Böreklerin üzerine yoğurt da gezdiriyorlar.
Balkanlar’da özellikle Saraybosna’daki börek kültürünün eski pişirme usulleriyle devam etmesi insanı kıskandırmıyor değil. Tepsilerin içine dolanan böreklerin üzeri konik metal bir kapakla kapatılıp kapakların da üzerine köz yığılıyor. Böylece o incecik el açması böreklerin alt ve üstü aynı anda kızarıyor. Porsiyonlar tartılıp öyle tabaklanıyor. Bir porsiyon börek 350 gram. İçlerindeki harca göre de farklı isimleri var. Benim favorim kıymalı olan ‘burek’. Kıyması kavrulmadan, çiğden konduğu için böreğin içi nemli kalıyor, kavrulmuş kıymadaki gibi kuru olmuyor. Patatesli börek ‘krumpiruša’, balkabaklısı ‘tikvenjača’, peynirlisi ‘sirnica’, ıspanak peynir karışık olansa ‘zeljanica’ olarak adlandırılıyor. İsteyene böreklerin üzerine yoğurt gezdirip servis ediyorlar. Sabah saatlerinde bile olsa böreğin yanına çaydan ziyade ayran tercih ediliyor.
Börekçiden çıkıp Başçarşı’yı yani Baščaršija’yı turlamaya başlıyoruz. Şehrin kalbindeki bu çarşı, Saraybosna’nın en eski bölgelerinden biri olmasının yanında Balkanlar’daki oryantal mimarinin iyi korunmuş bir örneği.

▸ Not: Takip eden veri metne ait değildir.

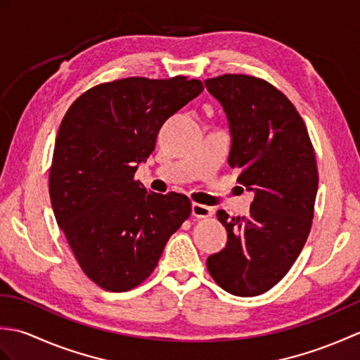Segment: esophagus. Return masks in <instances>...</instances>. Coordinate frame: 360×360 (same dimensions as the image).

Miljacka Nehri’nin kuzey kıyısındaki Baščaršija, zanaatkârların ürünlerini sattıkları küçük dükkânların yan yana dizildiği, dar sokaklardan oluşan labirent gibi bir çarşı. Bir zamanlar her sokak farklı bir zanaat türüne ayrılmış; metal işleri, mücevherat, çömlekçilik… Günümüzdeyse eski zanaatkâr dükkânlarının çoğu hediyelik eşyacılara ve kafelere dönüştürülmüş.